**What you will do:**
1. From the EITC brief, copy the passage starting with "A Bipartisan Way" and going on through "while reducing poverty.".
2. Answer these questions using the EITC brief:
(a) How many Americans does the EITC raise out of poverty each year?
(b) What is the name of the ongoing demonstration whose early results are reported?
(c) Which group of workers receives very little support from the EITC?

**Selection:**
_ _ _ _
A Bipartisan Way to Make Work Pay for Low-Wage Workers
Boosting the Earned Income Tax Credit for Workers Without Dependent Children
Bottom Line
The most successful antipoverty program in the United States — the Earned Income Tax Credit (EITC) — is predicated on work and raises over six million Americans out of poverty each year, including more than three million children. However, because it largely targets workers with dependent children, millions of low-wage single adults (some of whom have children but not custody of them) receive very little support. Early results from an ongoing demonstration, Paycheck Plus, suggest that expanding the EITC for singles, an idea that has bipartisan support in Washington, is feasible and can modestly increase employment and income while reducing poverty.
What Do We Know About the Value of the EITC?
The EITC encourages and rewards work. The EITC supplements each dollar that a low-wage worker earns up to a certain limit, providing incentives for the unemployed and welfare recipients to work and for low-wage workers to work more hours. A strong body of evidence demonstrates that work-based earnings supplements such as the EITC boost employment and earnings while increasing work effort.
_ _ _ _
**Records provided:**
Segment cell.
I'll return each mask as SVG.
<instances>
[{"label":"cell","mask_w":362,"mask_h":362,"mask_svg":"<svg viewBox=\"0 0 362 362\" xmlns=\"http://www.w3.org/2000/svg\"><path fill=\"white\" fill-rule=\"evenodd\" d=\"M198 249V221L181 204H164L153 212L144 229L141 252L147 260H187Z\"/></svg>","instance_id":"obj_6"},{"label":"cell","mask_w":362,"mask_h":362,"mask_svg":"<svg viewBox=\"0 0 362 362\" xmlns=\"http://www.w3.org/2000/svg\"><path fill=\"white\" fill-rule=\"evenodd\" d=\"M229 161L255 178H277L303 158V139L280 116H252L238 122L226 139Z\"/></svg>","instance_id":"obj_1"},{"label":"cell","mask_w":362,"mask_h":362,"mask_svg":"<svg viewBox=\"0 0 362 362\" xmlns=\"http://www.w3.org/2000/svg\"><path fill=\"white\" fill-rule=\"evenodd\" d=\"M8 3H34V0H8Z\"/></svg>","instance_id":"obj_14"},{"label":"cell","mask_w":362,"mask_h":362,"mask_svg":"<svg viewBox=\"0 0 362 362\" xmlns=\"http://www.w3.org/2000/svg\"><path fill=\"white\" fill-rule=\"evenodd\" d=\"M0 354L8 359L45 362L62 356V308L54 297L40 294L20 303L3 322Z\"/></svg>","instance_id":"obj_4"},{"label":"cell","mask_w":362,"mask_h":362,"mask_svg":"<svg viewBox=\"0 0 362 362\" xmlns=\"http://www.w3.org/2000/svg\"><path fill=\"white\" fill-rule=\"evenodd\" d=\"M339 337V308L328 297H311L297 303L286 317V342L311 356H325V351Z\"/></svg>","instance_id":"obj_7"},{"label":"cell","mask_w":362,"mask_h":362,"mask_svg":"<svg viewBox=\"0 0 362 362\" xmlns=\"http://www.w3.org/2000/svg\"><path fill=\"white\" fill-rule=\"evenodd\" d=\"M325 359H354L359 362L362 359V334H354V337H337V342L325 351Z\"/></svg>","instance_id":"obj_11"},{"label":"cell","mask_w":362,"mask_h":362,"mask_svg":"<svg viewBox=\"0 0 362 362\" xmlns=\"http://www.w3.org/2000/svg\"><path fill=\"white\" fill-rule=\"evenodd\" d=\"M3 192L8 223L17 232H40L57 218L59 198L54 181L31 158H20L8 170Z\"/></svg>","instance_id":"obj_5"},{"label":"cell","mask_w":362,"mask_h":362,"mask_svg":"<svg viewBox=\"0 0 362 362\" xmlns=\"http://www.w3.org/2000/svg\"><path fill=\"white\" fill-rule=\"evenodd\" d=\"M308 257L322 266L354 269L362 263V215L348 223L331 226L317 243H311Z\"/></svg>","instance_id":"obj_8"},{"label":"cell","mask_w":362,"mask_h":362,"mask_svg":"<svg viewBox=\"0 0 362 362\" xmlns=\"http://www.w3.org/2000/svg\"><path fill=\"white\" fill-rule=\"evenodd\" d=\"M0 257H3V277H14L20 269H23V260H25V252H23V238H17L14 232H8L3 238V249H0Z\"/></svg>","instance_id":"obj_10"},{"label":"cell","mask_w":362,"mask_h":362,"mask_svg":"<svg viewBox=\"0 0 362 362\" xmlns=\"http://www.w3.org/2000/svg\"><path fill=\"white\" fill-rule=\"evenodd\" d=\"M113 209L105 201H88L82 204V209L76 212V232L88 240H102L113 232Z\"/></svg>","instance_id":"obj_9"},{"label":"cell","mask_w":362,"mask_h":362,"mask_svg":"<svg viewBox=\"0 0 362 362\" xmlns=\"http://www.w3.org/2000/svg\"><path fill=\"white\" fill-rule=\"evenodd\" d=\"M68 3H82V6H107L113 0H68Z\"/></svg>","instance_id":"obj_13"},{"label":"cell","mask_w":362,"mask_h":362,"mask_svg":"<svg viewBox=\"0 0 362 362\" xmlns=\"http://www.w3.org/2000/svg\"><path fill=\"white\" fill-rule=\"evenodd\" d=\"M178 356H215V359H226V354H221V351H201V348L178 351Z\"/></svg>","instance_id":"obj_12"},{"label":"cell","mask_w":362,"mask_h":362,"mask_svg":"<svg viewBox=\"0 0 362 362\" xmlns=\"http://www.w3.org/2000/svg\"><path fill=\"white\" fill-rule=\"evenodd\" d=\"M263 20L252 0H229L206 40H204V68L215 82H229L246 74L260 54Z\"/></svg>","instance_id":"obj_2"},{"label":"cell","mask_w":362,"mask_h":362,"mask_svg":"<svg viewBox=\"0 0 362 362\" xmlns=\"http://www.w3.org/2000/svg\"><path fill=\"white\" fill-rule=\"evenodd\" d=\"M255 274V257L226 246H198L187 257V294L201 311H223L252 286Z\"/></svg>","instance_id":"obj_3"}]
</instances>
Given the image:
_ _ _ _
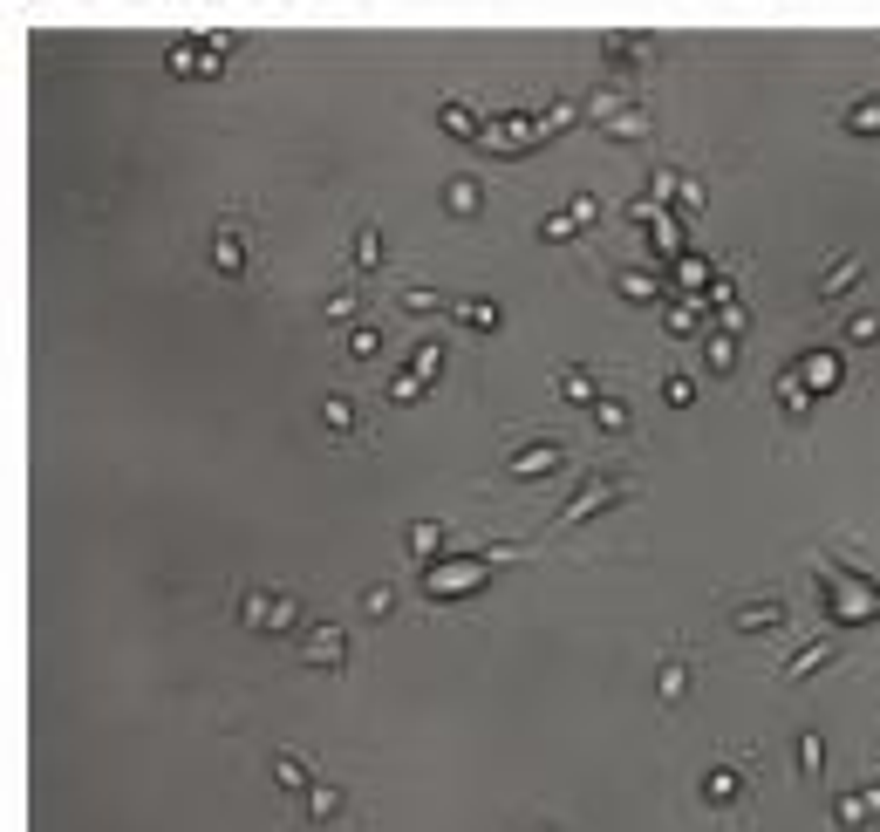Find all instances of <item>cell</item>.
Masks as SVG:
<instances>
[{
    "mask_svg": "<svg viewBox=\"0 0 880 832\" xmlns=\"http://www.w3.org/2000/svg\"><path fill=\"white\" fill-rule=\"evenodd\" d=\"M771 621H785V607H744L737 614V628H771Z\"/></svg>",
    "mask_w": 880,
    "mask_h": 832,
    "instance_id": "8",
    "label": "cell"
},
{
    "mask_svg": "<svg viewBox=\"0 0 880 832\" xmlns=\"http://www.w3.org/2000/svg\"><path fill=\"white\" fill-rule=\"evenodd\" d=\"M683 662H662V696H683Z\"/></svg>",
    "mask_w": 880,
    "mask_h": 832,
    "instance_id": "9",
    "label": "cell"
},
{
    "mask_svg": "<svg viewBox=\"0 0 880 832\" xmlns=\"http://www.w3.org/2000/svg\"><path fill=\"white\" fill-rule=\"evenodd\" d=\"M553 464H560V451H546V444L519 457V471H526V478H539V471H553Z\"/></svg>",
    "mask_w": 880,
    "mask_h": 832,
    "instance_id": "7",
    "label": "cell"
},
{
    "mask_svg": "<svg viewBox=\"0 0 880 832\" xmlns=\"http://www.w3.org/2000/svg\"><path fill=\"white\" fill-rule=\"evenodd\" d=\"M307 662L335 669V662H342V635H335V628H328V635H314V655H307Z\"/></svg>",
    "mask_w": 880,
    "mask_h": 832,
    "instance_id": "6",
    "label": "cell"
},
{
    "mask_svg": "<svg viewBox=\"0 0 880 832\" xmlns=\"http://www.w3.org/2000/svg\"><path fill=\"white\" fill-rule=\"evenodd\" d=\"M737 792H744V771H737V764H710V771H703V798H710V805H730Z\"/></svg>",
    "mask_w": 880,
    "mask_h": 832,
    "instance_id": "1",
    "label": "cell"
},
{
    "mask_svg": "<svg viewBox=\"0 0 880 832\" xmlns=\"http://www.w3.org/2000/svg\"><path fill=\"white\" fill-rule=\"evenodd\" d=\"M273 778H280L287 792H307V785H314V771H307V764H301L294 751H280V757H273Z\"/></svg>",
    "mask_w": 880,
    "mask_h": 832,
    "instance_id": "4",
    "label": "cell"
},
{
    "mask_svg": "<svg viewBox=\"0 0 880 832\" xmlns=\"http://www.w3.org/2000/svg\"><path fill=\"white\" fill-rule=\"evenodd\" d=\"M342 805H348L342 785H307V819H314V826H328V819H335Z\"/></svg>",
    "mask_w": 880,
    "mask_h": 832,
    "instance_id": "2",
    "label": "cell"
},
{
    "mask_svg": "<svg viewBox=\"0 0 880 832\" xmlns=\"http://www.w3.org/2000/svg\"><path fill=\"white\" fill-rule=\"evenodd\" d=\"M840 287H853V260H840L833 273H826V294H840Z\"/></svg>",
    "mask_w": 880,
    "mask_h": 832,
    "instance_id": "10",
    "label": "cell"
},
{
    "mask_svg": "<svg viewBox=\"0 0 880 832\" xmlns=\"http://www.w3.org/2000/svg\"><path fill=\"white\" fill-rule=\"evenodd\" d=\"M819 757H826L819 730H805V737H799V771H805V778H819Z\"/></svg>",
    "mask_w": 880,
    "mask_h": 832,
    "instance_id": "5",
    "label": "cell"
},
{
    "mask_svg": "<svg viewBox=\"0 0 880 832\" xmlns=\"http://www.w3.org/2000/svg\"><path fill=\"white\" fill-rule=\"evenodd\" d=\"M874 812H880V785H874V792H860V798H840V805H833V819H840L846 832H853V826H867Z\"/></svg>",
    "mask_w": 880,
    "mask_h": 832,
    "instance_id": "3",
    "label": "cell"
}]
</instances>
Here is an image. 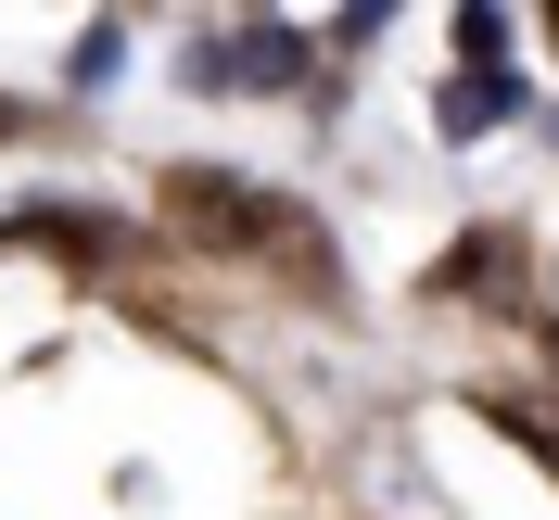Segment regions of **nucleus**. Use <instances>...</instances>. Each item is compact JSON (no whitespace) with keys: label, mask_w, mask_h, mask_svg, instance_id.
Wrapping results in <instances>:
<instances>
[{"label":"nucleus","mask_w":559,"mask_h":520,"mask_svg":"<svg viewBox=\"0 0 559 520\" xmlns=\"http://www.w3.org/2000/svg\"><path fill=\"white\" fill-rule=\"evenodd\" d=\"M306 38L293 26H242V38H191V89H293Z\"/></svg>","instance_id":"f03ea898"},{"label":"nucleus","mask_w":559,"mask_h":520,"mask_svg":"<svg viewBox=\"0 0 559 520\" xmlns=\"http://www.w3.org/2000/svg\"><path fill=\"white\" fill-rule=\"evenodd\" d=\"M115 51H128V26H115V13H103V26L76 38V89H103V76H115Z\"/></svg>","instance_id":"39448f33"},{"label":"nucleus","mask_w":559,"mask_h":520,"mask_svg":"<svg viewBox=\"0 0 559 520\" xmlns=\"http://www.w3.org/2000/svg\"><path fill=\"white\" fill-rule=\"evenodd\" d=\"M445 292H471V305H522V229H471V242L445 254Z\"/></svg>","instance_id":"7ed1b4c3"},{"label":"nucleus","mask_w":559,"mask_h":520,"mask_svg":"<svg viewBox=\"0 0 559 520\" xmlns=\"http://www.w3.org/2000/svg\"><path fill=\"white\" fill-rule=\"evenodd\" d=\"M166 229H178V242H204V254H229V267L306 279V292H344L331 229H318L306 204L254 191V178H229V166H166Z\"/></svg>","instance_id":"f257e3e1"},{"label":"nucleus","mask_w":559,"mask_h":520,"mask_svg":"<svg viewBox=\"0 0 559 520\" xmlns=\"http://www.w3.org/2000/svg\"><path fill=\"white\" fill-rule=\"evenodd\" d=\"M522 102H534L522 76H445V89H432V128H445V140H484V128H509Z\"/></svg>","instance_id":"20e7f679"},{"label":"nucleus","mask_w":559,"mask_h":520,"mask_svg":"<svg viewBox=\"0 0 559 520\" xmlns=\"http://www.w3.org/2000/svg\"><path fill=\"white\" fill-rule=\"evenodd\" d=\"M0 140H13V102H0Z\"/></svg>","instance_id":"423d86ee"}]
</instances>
_ _ _ _
**Written answers:**
1.
A Bipartisan Way to Make Work Pay for Low-Wage Workers
Boosting the Earned Income Tax Credit for Workers Without Dependent Children
Bottom Line
The most successful antipoverty program in the United States — the Earned Income Tax Credit (EITC) — is predicated on work and raises over six million Americans out of poverty each year, including more than three million children. However, because it largely targets workers with dependent children, millions of low-wage single adults (some of whom have children but not custody of them) receive very little support. Early results from an ongoing demonstration, Paycheck Plus, suggest that expanding the EITC for singles, an idea that has bipartisan support in Washington, is feasible and can modestly increase employment and income while reducing poverty.

2.
(a) Over six million, including more than three million children.
(b) Paycheck Plus.
(c) Millions of low-wage single adults, some of whom have children but not custody of them.